Het Uwv heeft verzocht de aangevallen uitspraak te bevestigen.
4. De Raad komt tot de volgende beoordeling.
4.1.
De rechtbank heeft de in beroep door appellant aangevoerde en in hoger beroep herhaalde gronden met betrekking tot de medische onderbouwing van het bestreden besluit bij de aangevallen uitspraak afdoende besproken en toereikend gemotiveerd waarom die gronden niet slagen. De ter zake door de rechtbank gehanteerde overwegingen worden onderschreven. Appellant heeft in hoger beroep evenmin als in beroep objectieve medische gegevens ingebracht die twijfel doen rijzen aan de juistheid van de in de FML vastgelegde functionele mogelijkheden.
4.2.
Appellant heeft geen gronden van arbeidskundige aard aangevoerd. Het oordeel van de rechtbank dat appellant in staat moet worden geacht om de werkzaamheden te verrichten die zijn verbonden aan de geduide functies wordt onderschreven. Niet is gebleken dat de belasting in de functies de belastbaarheid van appellant overschrijdt. De gesignaleerde overschrijdingen van de belastbaarheid van appellant zijn door de arbeidsdeskundige naar behoren gemotiveerd.
4.3.
Uit hetgeen onder 4.1 en 4.2 is overwogen volgt dat het hoger beroep niet slaagt en dat de aangevallen uitspraak dient te worden bevestigd.

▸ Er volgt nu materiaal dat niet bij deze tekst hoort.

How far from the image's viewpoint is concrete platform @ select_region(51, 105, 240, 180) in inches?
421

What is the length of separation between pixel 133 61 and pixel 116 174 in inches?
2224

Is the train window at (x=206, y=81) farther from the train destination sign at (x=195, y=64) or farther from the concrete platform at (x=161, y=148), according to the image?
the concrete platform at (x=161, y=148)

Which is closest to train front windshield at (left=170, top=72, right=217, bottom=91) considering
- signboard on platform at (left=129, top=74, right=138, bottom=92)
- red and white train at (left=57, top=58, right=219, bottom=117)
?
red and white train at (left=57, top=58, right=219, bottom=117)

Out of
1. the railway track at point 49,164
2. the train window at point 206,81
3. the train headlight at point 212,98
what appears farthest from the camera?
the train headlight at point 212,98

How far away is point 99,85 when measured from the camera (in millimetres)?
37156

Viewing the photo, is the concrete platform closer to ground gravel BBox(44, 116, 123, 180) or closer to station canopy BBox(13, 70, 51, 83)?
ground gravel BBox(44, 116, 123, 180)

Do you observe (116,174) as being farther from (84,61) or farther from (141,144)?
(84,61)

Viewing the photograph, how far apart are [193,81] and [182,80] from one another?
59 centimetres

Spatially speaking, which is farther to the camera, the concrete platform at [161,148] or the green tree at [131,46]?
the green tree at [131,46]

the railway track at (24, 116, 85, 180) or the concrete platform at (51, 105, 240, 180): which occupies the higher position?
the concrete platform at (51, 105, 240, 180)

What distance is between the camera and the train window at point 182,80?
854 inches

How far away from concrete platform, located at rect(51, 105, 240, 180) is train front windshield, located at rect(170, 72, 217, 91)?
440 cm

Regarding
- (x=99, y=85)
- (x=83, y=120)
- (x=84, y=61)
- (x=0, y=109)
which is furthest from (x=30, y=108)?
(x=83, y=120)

5. Voor een proceskostenverdeling bestaat geen aanleiding.

BESLISSING

De Centrale Raad van Beroep bevestigt de aangevallen uitspraak.
Deze uitspraak is gedaan door Ch. van Voorst, in tegenwoordigheid van S.K. Dekker als griffier. De beslissing is uitgesproken in het openbaar op 7 november 2014.